:: CHALLENGE ::
Could you continue the mailing-list post on invoking Buenos Aires as a tango authority, starting after its final sentence?

:: SUPPLIED TEXT ::

<<<<

[Tango-L] Invoking BA

TangoDC.com spatz at tangoDC.com
Fri May 26 12:54:50 EDT 2006


The recent discussion of gender roles vs. dance roles has been following 
a pattern I've noticed behind many a debate in TangoLand: the invocation 
of Buenos Aires as an authority where tango matters are concerned.

This is something that has been pissing me off as long as I've been dancing.

I've heard teacher after teacher (none of them Argentine) pontificate 
about "the way they dance in the BA milongas," placing particular and 
repeated emphasis on close embrace, small movements, smaller 
vocabularies, and Being Very Serious. Oftentimes this has occurred in a 
room with people in three-piece gym suits and ample space, located well 
north of the Tropic of Capricorn.

Now, I take issue with this deference to BA, but not simply (a) because 
I live in DC, or (b) because we don't have the crowded-floor 
contingencies that make close-embrace dancing the only viable option.

>>>>

(Stored data entries)
<<<<

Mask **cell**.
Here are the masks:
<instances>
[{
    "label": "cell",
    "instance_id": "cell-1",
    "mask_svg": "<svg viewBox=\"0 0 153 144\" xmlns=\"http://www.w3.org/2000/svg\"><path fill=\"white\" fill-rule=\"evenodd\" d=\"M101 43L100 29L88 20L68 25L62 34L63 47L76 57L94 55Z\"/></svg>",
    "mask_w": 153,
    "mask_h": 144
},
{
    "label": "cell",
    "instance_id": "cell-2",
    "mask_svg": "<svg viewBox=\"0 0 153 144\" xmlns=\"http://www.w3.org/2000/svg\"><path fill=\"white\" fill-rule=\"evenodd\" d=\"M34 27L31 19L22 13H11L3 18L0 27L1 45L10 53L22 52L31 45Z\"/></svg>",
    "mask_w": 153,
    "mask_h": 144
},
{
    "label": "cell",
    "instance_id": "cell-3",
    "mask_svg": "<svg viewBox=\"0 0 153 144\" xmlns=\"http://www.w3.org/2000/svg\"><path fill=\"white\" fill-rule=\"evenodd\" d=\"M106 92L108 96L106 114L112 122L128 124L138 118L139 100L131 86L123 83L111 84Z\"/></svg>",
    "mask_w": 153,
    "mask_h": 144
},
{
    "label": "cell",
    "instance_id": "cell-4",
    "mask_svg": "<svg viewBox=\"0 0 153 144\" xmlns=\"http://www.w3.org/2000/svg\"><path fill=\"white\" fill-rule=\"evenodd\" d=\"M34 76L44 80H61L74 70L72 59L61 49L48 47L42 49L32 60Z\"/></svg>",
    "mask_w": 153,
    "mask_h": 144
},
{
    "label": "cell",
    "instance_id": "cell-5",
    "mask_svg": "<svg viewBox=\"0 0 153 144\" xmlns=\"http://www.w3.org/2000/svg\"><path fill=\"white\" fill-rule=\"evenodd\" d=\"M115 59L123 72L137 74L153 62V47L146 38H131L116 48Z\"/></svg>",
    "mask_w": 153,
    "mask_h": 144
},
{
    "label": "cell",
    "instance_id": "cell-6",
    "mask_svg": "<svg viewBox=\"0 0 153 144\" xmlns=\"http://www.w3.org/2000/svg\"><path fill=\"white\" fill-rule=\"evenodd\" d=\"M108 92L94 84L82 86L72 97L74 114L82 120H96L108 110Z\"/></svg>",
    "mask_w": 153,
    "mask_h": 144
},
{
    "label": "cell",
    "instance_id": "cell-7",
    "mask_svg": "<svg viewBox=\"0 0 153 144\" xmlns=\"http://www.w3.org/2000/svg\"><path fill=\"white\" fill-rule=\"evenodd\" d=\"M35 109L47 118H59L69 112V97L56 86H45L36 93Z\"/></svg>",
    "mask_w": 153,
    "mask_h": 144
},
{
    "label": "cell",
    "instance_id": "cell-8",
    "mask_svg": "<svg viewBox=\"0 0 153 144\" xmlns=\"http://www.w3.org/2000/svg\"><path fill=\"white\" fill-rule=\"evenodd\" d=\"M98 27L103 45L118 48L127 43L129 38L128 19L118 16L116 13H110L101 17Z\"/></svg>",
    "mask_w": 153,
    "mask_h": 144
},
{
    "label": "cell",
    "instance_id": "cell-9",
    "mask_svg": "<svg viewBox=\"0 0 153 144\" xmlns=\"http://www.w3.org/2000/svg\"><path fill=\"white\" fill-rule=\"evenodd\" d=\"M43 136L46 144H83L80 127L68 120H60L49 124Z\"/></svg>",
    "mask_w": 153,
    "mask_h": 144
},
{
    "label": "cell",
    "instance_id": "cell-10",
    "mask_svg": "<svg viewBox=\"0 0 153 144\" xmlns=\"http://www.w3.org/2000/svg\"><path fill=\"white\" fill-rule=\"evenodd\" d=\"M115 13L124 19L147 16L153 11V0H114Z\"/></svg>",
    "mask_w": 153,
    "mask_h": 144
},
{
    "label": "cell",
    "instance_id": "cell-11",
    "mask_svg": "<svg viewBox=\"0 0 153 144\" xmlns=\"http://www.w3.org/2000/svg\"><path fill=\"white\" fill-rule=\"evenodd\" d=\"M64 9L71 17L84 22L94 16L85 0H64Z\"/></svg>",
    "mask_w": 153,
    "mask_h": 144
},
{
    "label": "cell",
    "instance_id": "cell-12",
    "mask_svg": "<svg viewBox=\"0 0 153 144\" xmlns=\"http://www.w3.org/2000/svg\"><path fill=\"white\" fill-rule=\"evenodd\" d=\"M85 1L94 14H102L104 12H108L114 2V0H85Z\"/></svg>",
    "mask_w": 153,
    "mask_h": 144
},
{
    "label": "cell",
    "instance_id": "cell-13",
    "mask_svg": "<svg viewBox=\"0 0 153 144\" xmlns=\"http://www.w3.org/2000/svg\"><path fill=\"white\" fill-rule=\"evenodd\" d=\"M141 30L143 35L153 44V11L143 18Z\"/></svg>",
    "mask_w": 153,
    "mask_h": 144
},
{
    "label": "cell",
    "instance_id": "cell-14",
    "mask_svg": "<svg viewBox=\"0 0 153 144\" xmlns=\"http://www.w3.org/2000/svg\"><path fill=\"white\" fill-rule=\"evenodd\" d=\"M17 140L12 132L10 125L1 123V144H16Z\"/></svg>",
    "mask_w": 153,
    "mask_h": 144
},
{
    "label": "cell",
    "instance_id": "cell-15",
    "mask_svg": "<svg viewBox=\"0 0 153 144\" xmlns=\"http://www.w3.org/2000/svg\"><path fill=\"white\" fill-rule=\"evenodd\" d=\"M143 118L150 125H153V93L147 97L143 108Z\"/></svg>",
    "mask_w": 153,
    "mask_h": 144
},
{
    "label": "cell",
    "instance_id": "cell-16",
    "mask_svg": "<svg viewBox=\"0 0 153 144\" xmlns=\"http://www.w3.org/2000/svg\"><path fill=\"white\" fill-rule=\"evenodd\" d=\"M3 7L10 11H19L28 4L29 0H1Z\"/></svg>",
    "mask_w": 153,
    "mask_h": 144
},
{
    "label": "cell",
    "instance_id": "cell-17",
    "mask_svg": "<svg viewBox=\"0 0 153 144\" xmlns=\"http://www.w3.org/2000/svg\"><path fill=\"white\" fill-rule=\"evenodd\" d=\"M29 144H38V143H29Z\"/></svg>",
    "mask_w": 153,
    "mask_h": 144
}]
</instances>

>>>>

:: RIGHT ANSWER ::
There's more to it than that. Even if I lived in Buenos Aires itself, I 
would still spare myself the kow-tow because, in point of fact, there 
has always been dispute, conflict, and competition over dancing styles 
there. If the city is definitively anything, it is definitively divided.

Neighborhoods, and the dancers from them, have always been at each 
other's throats over who's got the "real" style. (Even if this weren't a 
well known part of tango history, there are plenty of lyrics about it-- 
so many, it's not even interesting.) Likewise, aficionados have always 
bickered about which bandleaders ruined everything and which ones laid 
the most golden eggs. The old guard has always shut down the innovators, 
and the innovators have always fought back.

There never has been, and there most likely never shall be, an 
authoritative way to dance the tango-- nor even a reference to turn to 
if you'd like to find one. Teachers are notorious for contradicting each 
other and also themselves. Since the whole damn thing is an art, I don't 
know where so many people got the impression that it Should be or even 
Could be so boneheadedly orthodox, so risibly bureaucratic, so 
coweringly in search of validation. If a dance can have content, then 
the tango's content would probably be subversion anyway, whether of 
bodily momentum, bourgeois ideals, normal sleeping schedules, or, yes, 
Authority.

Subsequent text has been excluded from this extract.